RAY SUAREZ: So today you have Warren Buffett step in and offer to re-insure parts of the business of these companies. Now, what does that mean? What's he doing?
DAVID WESSEL: Well, the reason everybody is upset about this is because, if these companies are downgraded, then all the banks and other investment companies that own these securities that they've rated will have to take a hit. And it may make them less willing to lend.
So there's been this big effort, led in part by the insurance commissioner in the state of New York, Mr. Dinallo, but with help from the Federal Reserve Bank in New York and the Treasury, to come up with some kind of rescue plan for these companies.
What Mr. Buffett did is come through today and say, "You have a lot of responsibility to guarantee municipal bonds. I will take over $800 billion of those bonds, guarantees. I'll take a big chunk of your business for a profit."

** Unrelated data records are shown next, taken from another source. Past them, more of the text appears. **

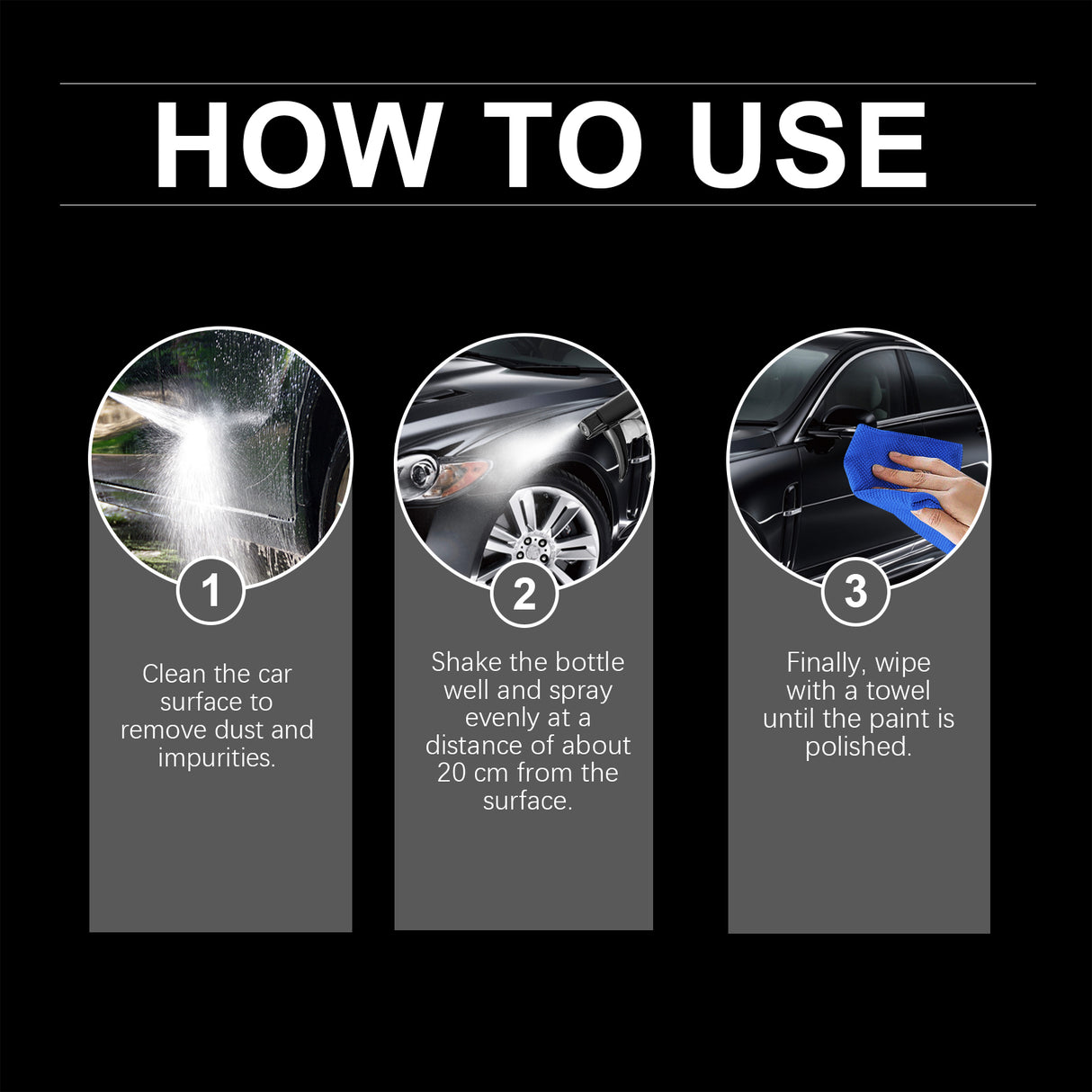 HOW TO USE

1

Clean the car surface to remove dust and impurities.

2

Shake the bottle well and spray evenly at a distance of about 20 cm from the surface.

3

Finally, wipe with a towel until the paint is polished.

He made no secret that he's doing it because he thinks it's a good business. It's not a favor to the system; it's not charity. He's willing to take about two-thirds of their municipal bond insurance business and say, "I'll take that on." He's trying to build a business here.
Now, some of the companies said, "Gosh, thanks, but no thanks," because he's offering to take their good business and they're trying to figure out how to finance their bad business. And he isn't offering to take that.
JEFFREY BROWN: Well, explain that a little bit more. So, I mean, as you said he was very clear today when he announced this that this was for him a way of making some money and maybe helping out the system at the same time. But this is the municipal bonds only that he's talking about.
DAVID WESSEL: That's right. They have insured about $1.2 trillion in municipal bonds. He said, "I will take responsibility for $800 billion of that, and I will charge you a premium equal to 50 percent more than the premium you're collecting."
And he's willing to put -- he has a lot of money. He's willing to put $5 billion of his money into this business. He'd like to be in this business. He is not offering to bail out the companies, and he is not offering to take responsibility for their really risky securities, these subprime and other mortgage-backed securities.
JEFFREY BROWN: And so where would that leave those riskier investments?
DAVID WESSEL: Well, these companies would be able to -- the system would be a little safer, because these municipal bonds would be insured by a rich person, but some other plan would have to be found to raise capital for these companies or some other investor who's willing to take over the responsibility for insuring these more risky securities.
JEFFREY BROWN: Now, you said that one company rejected it already. I think the others are looking. What was the response, the broader response on Wall Street and among people who are worried about what's going on more broadly?
DAVID WESSEL: Well, as you noted earlier in the program, the stock market liked this, because it is very worried about the number of shoes that are dropping. And any shoe that can be kept on the feet of the insurance companies, if you will, is one less thing to worry about.
So the stock market overall rose, but actually the stocks of these companies fell, because this may not be a great deal for the investors in these companies. It may be a good deal for the system as a whole and for Warren Buffett, but not to the people who own stock in MBIA and the other companies that are in this business.
JEFFREY BROWN: Is part of the good reaction just based on the fact that it is Warren Buffett who is stepping in here?
DAVID WESSEL: I'm sure. Warren Buffett always carries a certain cachet, but I think also there's a sense that, how will we know when this thing, broadly defined, is over?
And how we know it's over is when really sophisticated investors say, "OK, the prices have fallen so low that they're such a bargain that I have all this money I'm going to come in and buy them." And to the extent that big investors will come in and buy mortgages, or take over insurance responsibilities, or buy land or buy houses, people will begin to feel maybe the end is at hand, that we've hit bottom.
And so I think one reason is it's just good to know that Warren Buffett thinks there's some money to be made here. If more people do that, maybe the crisis will come to an end.
JEFFREY BROWN: I noticed, though, because I was reading the interview he did with CNBC earlier today when he announced this, he didn't seem to know where the bottom was for those worrisome loans. He said flat out that he wasn't sure where it was going after all.
DAVID WESSEL: That's absolutely right. I mean, I wrote a column in the Wall Street Journal that said if Ben Bernanke, the chairman of the Federal Reserve, could know just one thing, it would be, how much farther and how much longer will home prices fall?
So much of the economy and Wall Street is in a mess because they just don't know how much worse it's going to get.